§ TEXTE À ÉTUDIER:
La sélection de la Matinale #4

Ce samedi 13 mai, Maëlle et Bruno vous ont présenté leurs derniers coups de coeur pendant cette quatrième édition de La Matinale. Histoires de famille, roman humoristique, ovni cinématographique et groupe de rock : une sélection écletique à découvrir !

Bruno a commencé en présentant le dernier album du groupe Arctic Monkeys, The Car

Le quatuor de Sheffield, apparu avec fracas au début des années 2000 et régnant depuis sur le rock indépendant anglais de par la qualité constante de sa production, saluée par une reconnaissance publique et critique jamais démentie et une pluie de récompenses, calme le jeu et le tempo. Ils publient leur 7ème album, celui de la maturité. Bientôt quarantenaires, ils ont ici remisé leurs guitares abrasives et sorti les claviers vintage. Les arrangements de cordes sont somptueux, la musique respire et Alex Turner qui n’a jamais aussi bien écrit et chanté, confesse dès l’ouverture du disque : « Je sais que c’est ce que j’avais juré de ne jamais faire : jouer les grands romantiques…Mais cela m’a semblé être la meilleure chose à faire pour être dans l’ambiance du moment ». On pense aux albums de ses grands ainés crooners et dandies des années 70 (Bowie, Ferry…), ou parfois à John Barry. Bref la grande classe !

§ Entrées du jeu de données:

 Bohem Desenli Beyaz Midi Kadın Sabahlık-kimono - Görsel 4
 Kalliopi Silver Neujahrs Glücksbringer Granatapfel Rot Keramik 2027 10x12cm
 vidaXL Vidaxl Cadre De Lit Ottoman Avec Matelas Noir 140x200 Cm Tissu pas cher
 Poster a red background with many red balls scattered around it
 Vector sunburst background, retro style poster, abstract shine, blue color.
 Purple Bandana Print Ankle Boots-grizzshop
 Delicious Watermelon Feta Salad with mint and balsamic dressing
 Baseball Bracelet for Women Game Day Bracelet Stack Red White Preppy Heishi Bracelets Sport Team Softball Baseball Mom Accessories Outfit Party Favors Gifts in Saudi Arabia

§ CONSIGNES:
(a) Recopiez fidèlement la chronique de La Matinale, de « Ce samedi 13 » à « à découvrir ! ».
(b) Dans la chronique de La Matinale, relevez tous les artistes nommés auxquels l'album The Car fait penser.

§ CORRIGÉ:
(a)
Ce samedi 13 mai, Maëlle et Bruno vous ont présenté leurs derniers coups de coeur pendant cette quatrième édition de La Matinale. Histoires de famille, roman humoristique, ovni cinématographique et groupe de rock : une sélection écletique à découvrir !

(b) Bowie, Ferry et John Barry.